I'd have to go back and listen to the podcast again but he says just because of the way a wide angle is made, regardless of the aperture, the foreground to background sharpness will be much greater and he said even with a large aperture you will still have a sharp background, something that is not obviously true with a regular lens. He repeats it several times in the podcast!


----------



## Garbz (Apr 27, 2008)

foreground to background sharpness =  Depth of Field. 
This is one thing that is best explained with an example:

The following 4 images were taken at 28mm 70mm 105mm and 200mm. Each at f/2.8. In each case I stepped back to try and keep the fence post roughly the same size:


















Now as you may be able to see here the background itself does not get any more or less blurry, but because of perspective it get rendered larger and smaller. I haven't got a ultra wide angle lens.

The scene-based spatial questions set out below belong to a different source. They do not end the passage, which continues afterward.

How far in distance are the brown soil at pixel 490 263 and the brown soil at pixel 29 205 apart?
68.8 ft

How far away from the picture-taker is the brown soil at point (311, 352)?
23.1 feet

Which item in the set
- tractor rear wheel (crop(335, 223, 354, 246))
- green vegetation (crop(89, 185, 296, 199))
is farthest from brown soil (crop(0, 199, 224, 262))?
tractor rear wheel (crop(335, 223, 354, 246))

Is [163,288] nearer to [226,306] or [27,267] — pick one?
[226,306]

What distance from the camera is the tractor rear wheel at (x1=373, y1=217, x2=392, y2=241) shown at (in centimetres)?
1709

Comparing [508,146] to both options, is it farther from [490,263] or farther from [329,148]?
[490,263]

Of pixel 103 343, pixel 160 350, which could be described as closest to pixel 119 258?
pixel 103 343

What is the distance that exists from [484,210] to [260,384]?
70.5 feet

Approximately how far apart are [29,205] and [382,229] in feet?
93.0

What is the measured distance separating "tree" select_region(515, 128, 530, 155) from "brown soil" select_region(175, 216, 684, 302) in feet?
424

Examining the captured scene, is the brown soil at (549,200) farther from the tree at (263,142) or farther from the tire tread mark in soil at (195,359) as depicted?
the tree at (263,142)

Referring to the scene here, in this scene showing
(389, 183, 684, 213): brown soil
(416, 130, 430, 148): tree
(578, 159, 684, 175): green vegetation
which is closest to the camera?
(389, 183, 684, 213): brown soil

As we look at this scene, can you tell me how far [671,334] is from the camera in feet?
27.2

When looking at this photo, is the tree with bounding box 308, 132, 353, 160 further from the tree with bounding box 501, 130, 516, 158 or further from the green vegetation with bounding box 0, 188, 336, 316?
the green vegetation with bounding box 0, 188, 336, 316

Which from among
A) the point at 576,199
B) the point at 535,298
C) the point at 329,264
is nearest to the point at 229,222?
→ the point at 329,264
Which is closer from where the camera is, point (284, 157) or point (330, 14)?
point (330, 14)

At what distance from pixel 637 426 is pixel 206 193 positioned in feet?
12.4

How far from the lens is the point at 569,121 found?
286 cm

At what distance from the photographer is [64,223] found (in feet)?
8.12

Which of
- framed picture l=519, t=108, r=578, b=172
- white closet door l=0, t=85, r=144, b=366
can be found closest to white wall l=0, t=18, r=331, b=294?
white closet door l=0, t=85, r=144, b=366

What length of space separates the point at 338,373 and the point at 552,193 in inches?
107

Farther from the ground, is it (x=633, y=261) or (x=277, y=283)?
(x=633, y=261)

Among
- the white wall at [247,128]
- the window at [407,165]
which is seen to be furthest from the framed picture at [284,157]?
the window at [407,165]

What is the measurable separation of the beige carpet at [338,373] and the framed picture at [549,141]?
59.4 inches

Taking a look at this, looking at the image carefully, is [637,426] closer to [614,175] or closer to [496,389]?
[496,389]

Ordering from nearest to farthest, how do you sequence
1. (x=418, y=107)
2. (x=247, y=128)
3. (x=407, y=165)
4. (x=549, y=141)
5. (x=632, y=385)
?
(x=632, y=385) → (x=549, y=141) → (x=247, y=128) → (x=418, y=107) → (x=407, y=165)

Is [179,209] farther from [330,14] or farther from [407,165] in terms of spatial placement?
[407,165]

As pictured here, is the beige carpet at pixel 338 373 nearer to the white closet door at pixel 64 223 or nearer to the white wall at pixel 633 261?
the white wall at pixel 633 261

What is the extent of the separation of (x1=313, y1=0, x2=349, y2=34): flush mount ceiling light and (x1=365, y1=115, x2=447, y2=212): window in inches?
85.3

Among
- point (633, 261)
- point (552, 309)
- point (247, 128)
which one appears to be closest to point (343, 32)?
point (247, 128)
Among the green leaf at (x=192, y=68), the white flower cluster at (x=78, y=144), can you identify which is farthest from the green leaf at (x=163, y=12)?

But the point here is that the background itself does not get blurrier, just the perspective makes the individual details behind the subject smaller the further from the lens you get. 

The end result is that even at wide open apertures the perception is that the image is sharp all the way, and as such the Depth of Field is significantly larger.


----------



## surfnturf (Apr 27, 2008)

Nice job Garbz!  Very good visual.


----------



## prodigy2k7 (Apr 27, 2008)

Edit: nvm lol


----------



## Tiberius47 (Apr 27, 2008)

With a wide angle lens, things far away from the camera will be small in the photo.  So even though they may be blurred because they are out of the depth of field, the fact they are small means that it's hard to see the blur.  Kinda like how a billboard looks sharp, but it is actually made of some pretty big dots.  Everything looks sharp if it is small.  So while Depth of field can keep things sharp, you can also reduce the appearance of blur by making it smaller.


----------